Method: This longitudinal dyadic study includes 73 couples (86% of patients were men), recruited from two cardiac rehabilitation programmes in the Netherlands. Mean age of patients was 54.8 (SD=9.6) and of partners 52.5 (SD=9.8). Participants were interviewed and completed questionnaires at baseline (T1). Repeat questionnaires were returned by 69 and 67 couples after 3 (T2) and 9 months (T3), respectively.
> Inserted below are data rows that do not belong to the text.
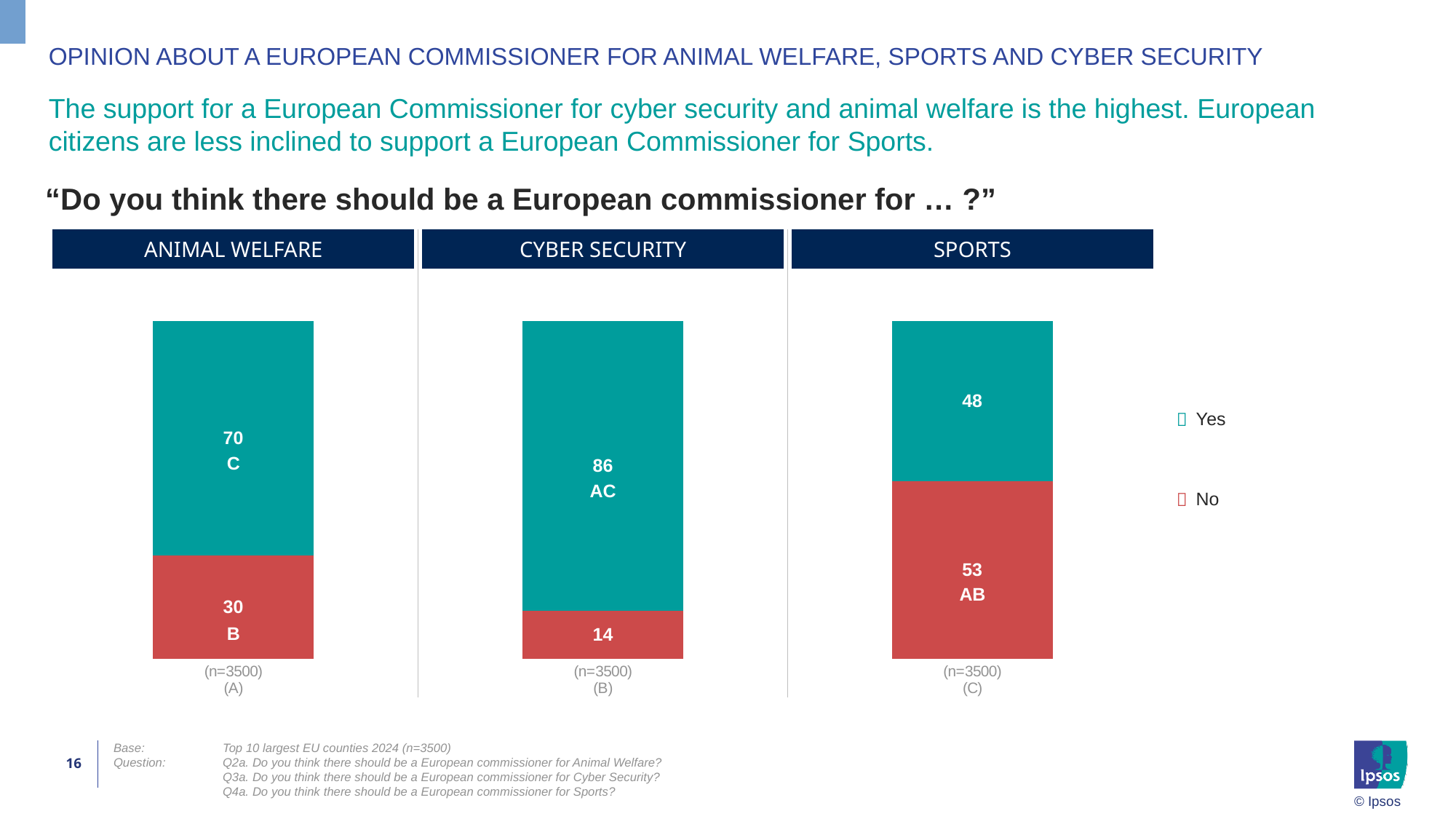
What is the difference between the Yes value in the Cyber Security chart and the Yes value in the Animal Welfare chart? 16 Across the three charts, which topic has the lowest Yes value? Sports What kind of chart is used to show the Yes and No responses? Stacked bar chart In the Sports chart, what is the value for No? 53 Which colour represents the No responses in the charts? Red In the Sports chart, what is the value for Yes? 48 In the Sports chart, which is larger, the Yes value or the No value? No In the Cyber Security chart, what is the value for No? 14 In the Animal Welfare chart, what percentage of respondents answered Yes? 70 In the Animal Welfare chart, what is the difference between the Yes and No values? 40 How many series does the legend list? 2 Across the three charts (Animal Welfare, Cyber Security, Sports), which topic has the highest Yes value? Cyber Security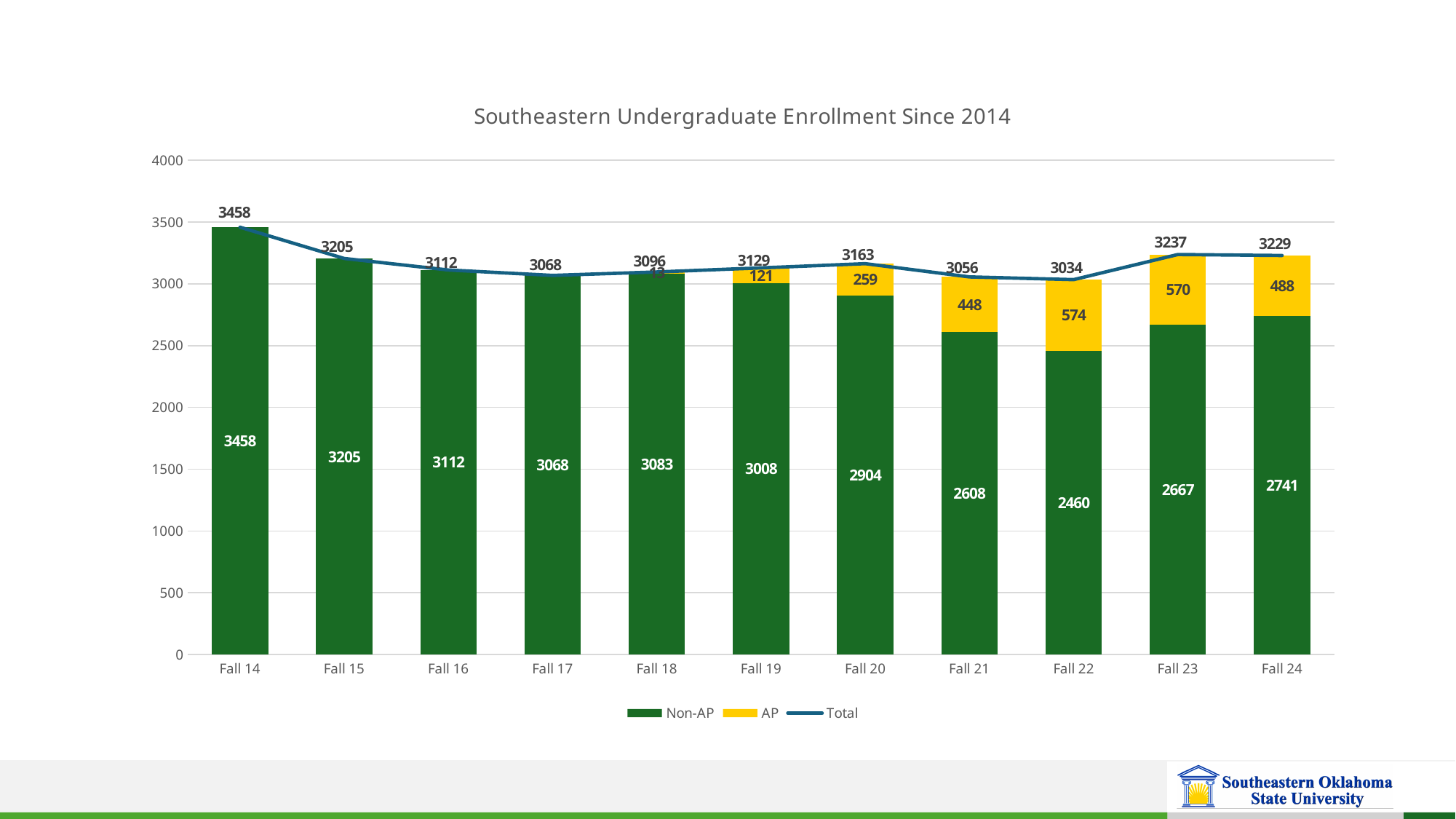
How many terms are shown on the x axis? 11 What is the difference between the Non-AP enrollment in Fall 14 and Fall 24? 717 What is the AP enrollment for Fall 21? 448 Is the Non-AP enrollment for Fall 20 greater or less than 3000? less What is the title of the chart? Southeastern Undergraduate Enrollment Since 2014 What is the Non-AP enrollment for Fall 22? 2460 Which term has the highest Total enrollment? Fall 14 How many series does the legend list? 3 Which is larger, the AP enrollment in Fall 22 or in Fall 23? Fall 22 What is the Total enrollment for Fall 23? 3237 What kind of chart is this? Stacked bar chart with a line Which term has the lowest Non-AP enrollment? Fall 22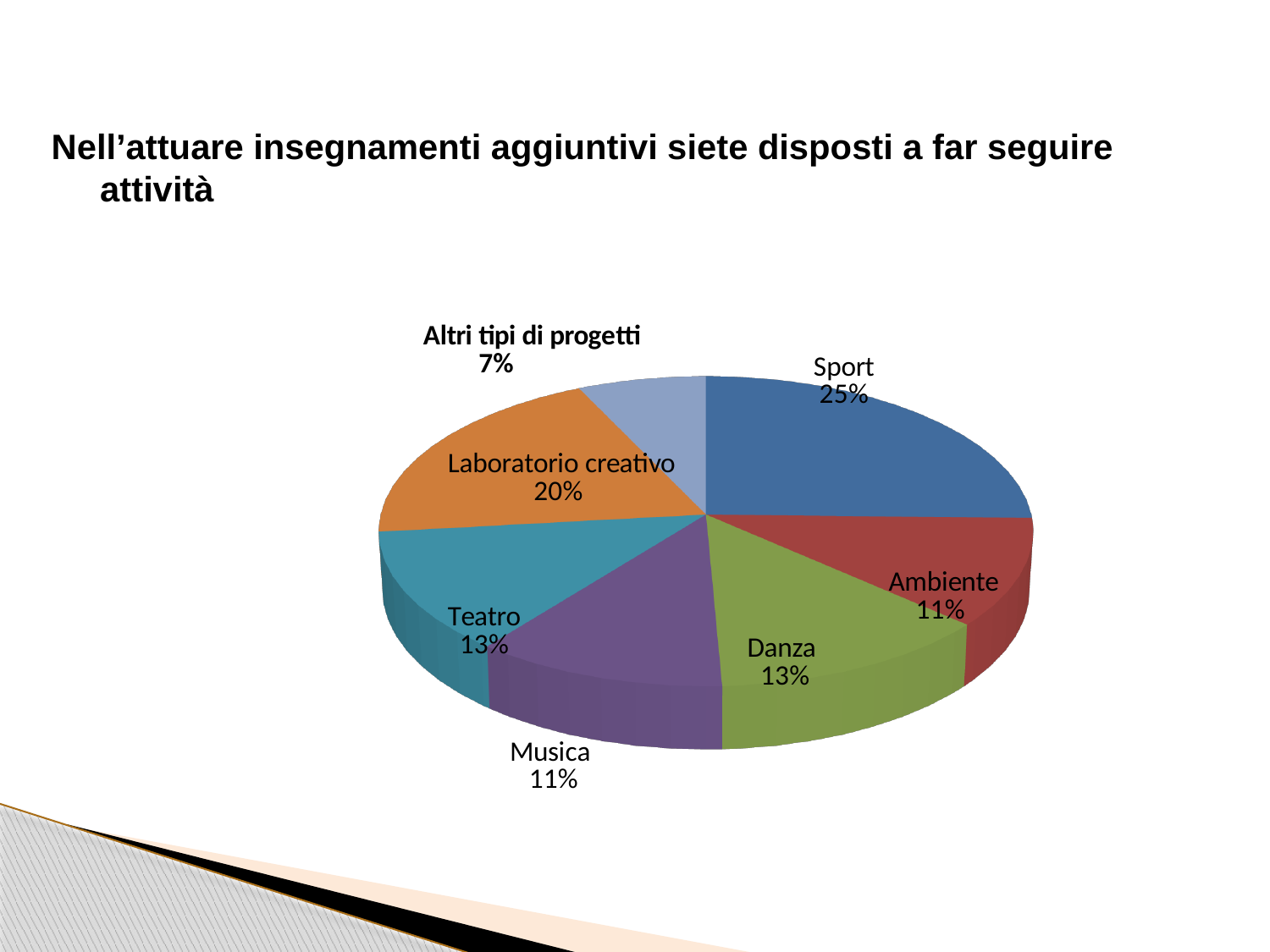
What colour is the Sport slice? Blue What kind of chart is shown on the slide? Pie chart Which category has the largest slice of the pie? Sport Which category has the smallest slice of the pie? Altri tipi di progetti What share of the pie does Sport have? 25% What share of the pie does Laboratorio creativo have? 20% What is the value shown for Altri tipi di progetti? 7% What is the difference in percentage points between Laboratorio creativo and Altri tipi di progetti? 13 Which is larger, the slice for Danza or the slice for Musica? Danza What is the value shown for Teatro? 13% What is the difference in percentage points between Sport and Laboratorio creativo? 5 How many categories are shown in the pie chart? 7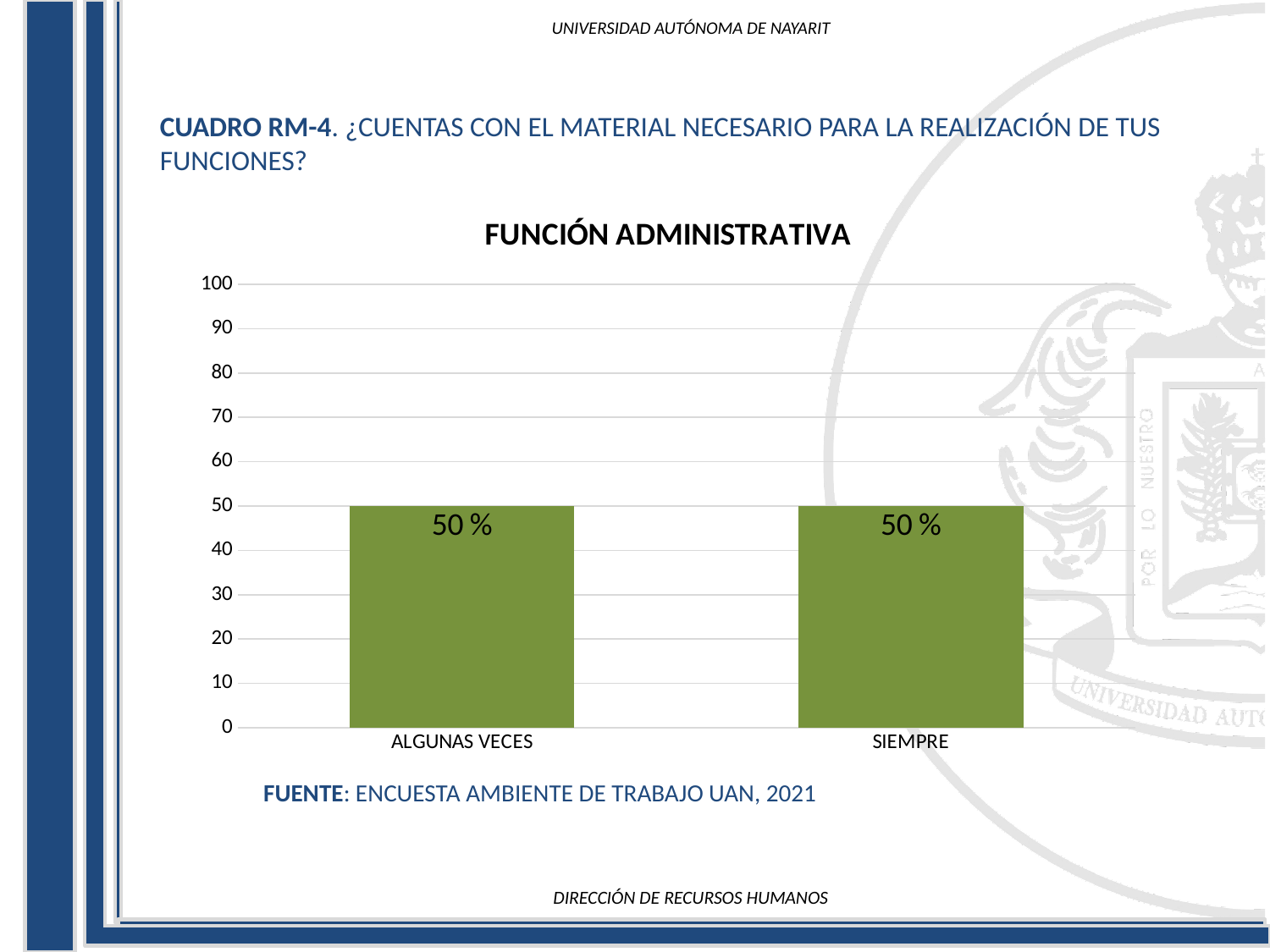
What kind of chart is shown on the slide? bar chart What is the difference between the values for ALGUNAS VECES and SIEMPRE? 0 What is the value for SIEMPRE? 50 % Is the value for ALGUNAS VECES greater or less than 40? greater What is the highest value shown on the vertical axis? 100 What is the value for ALGUNAS VECES? 50 % How many categories are shown on the x axis? 2 Is the value for SIEMPRE greater or less than 60? less What is the total of the two bars shown? 100 % What is the title of the chart? FUNCIÓN ADMINISTRATIVA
Results: Support by partners is conceptualized in this study as 'active engagement' (AE), which involves the extent to which a partner engages the patient in conversations which focus on emotional support and problem solving. Levels of AE do not change over time, nor do they differ between members of the dyad. Levels of overprotection (OP) diminish with time, whilst patients consistently perceive more OP than partners report providing. Patients' experience of goal hindrance (at T3) due to the MI is associated with a decreased HR-QoL at T3 (controlling for baseline measures). The perception of having a supportive (AE) partner at T1 contributes to enhanced patient HR-QoL at each subsequent time point, although not to physical functioning. Perceiving a partner as overprotective (at T1) predicts worsened physical functioning in patients (at T3). Improvements in S-M at T3 (controlling for baseline measures) are reported by patients whose partner displays active engagement at T1.
Conclusions: Cardiac rehabilitation should aim to redress the experience of goal disturbance and advise partners on how to provide support.